» WHAT YOU WILL DO
Go through the data below. List every line that holds the word "nemestrina".

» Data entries

===

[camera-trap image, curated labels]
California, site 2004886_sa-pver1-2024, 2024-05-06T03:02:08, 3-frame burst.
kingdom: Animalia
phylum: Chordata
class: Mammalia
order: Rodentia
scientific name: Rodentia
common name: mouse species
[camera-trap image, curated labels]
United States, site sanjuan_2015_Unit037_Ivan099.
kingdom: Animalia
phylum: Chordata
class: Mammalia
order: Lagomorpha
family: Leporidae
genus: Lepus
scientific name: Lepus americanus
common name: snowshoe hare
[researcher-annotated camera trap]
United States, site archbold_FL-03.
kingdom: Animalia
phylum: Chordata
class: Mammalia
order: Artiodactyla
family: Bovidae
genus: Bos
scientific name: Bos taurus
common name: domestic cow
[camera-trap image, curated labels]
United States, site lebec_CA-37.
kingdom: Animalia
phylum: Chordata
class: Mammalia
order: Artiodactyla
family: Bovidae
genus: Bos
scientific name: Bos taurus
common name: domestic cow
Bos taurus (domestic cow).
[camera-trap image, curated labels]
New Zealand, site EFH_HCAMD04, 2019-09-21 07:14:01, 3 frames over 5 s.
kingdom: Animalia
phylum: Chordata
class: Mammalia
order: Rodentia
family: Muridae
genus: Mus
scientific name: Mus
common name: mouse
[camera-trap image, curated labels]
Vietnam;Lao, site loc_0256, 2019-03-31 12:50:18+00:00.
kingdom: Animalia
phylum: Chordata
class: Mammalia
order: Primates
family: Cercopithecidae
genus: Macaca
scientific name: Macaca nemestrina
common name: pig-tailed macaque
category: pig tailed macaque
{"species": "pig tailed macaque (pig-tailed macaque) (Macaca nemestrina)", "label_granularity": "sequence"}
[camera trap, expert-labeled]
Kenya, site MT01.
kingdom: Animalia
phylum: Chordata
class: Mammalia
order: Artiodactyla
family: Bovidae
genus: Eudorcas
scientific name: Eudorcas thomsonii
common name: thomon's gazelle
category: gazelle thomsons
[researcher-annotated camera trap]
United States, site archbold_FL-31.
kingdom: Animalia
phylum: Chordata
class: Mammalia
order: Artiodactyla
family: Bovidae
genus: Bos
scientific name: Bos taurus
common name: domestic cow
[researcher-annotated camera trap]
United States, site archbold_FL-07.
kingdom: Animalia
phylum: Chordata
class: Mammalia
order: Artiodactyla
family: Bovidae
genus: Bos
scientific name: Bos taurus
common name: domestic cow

===

» ANSWER SPACE
scientific name: Macaca nemestrina
{"species": "pig tailed macaque (pig-tailed macaque) (Macaca nemestrina)", "label_granularity": "sequence"}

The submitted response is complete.